As we mourn the passing of David Kato (h/t: feministing) and imagine how this is the tip of the homophobic iceburg, the whole global issue of homophobia makes me ponder some of the historical and structural issues that come into play with world-wide homophobia.
As some of us know, homosexuality is a recent development. While same-sex love has been around for all of recorded history, its iterations have been many, various and at times even the status quo (I’m looking at you, Ancient Greeks). Homosexuality itself, however, is an invention of a nineteenth-century Europe dedicated to SCIENCE!!!! and the “finding”–pronounced construction–of deviance from a bourgeois, middle-class state-promoted sociology of the nuclear family. This sociology was developed in order to guarantee the subsequent generations of a middle-class educated populace that is the foundation of the modern nation state. For those who like trivia, keep in mind that the term heterosexuality only began to see wide usage in the 1930’s, about 50 years after the invention of the term homosexuality (which, originally meant what we now think of as heterosexuality, with a brief period where it meant what we now think of as bisexuality).

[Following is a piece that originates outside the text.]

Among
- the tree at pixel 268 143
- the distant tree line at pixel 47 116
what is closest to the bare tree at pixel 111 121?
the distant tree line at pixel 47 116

Homosexuality as a term is not some neutral term that just describes the state of affairs of a particular sub-set of people. It is a term that springs from the titillated desire for science to shamelessly catalogue and pruriently search out for hidden deviance with a perverse twinkle in its eye. The term has a complex history that includes its use to discipline and discriminate against those classified as homosexuals. It has also been taken up with pride by those who faced oppression based on the term, and in this strategy there has been some success in the West in ameliorating its rhetorical uses for oppression.
Aside from these elements worthy of note, most important for understanding global homophobia is that at the same time as homosexuality is being constructed as a deviance–not coincidentally–European powers are colonizing the world. The power of Europe to be there (a phrase I take from Edward Said–also note how close this resembles Heidegger’s Dasein, “being-there”) enabled Europe to construct itself as the West, and this in turn affected its own constructions of sexuality. The end product was that most colonial powers brought a new and, for Europeans, important, legal framework into the colonies: sodomy laws, and laws against homosexuality. For many of these colonized regions (aside from those already impacted by their common connection to Western epistemes, most noteably Islamic regions) these laws criminalizing homosexuality and sodomy were new and entirely innovative procedures of classifying people. For some countries, these laws were minor blips that were paid little attention. For other countries, especially those who were under discursive pressure to fight against the “feminization of the East” that Orientalism so handily lobbed towards them, these laws were quite useful for convincing themselves that they were as masculine as masculine can get.
And here we come up against what is known as the post-colonial predicament. This term was coined by Carol Breckenridge and Van der Veer in their edited volume The Post-Colonial Predicament. What the post-colonial predicament describes is the internalization and naturalization of colonial epistemes, structures and institutions by once colonized peoples. That is, it is when colonized and post-colonized people take once imposed colonial stuctures as if they were their own natural way of doing things.
In order to understand globalized homophobia, we need to understand that in almost all cases (I’m hedging my bets, but note I’ve never seen a counter-example) homophobia in postcolonial regions is precisely an example of the post-colonial predicament. The homophobia of, say Uganda, was a colonial trope that is now coming to fruition as if Uganda has always been against people of alternative sexuality. This is absolutely not the case. And it is not isolated. World-wide, almost every case of homophobia is caused by the remnants of colonialism.
In fact, there is even further transformation of discourse about this. In India, we find a discourse among the right that India has never has same-sex love and that homosexuality is a Western imposition, and that same-sex love is actually Indians pandering to the West as if they are some sort of colonial spy. This makes the right feel good, as it rhetorically situates them as anti-colonial gatekeepers. However, as people like Ruth Vanita and Peter Jackson and others have shown, India has a long long history of alternative sexualities. Indeed, what IS new is the taking up of Western understandings of same-sex love by activists in order to find strategies and global support for fighting DISCRIMINATION. It works both ways. Also note that this discrimination only began because of colonization.
So how do these insights help us? There are many answers to this question, but I would argue that a rhetorical strategy that reversed the Indian right’s strategy would not only hold some element of facticity, but also be quite attractive. I would argue that LGBT activists and the like should start arguing that homophobia is pandering to colonialism. One could even spin it by making material connections between the elites in, say Uganda, and the right of the United States. If homophobic rhetoric in post-colonized countries begins to be associated with colonial cow-towing, the anti-colonial sentiment that still remains a powerful rhetorical device world-wide can be strategically and fruitfully used to shame and counter this homophobic discourse. The key, of course is marketing and the pragmatic concern of being able to penetrate the media etc. with this trope.
Regardless, my sentiments go out to all those globally who have to face oppression based on the convoluted and complex history of homophobia and its rhetorical uses by elites to shore up their own power.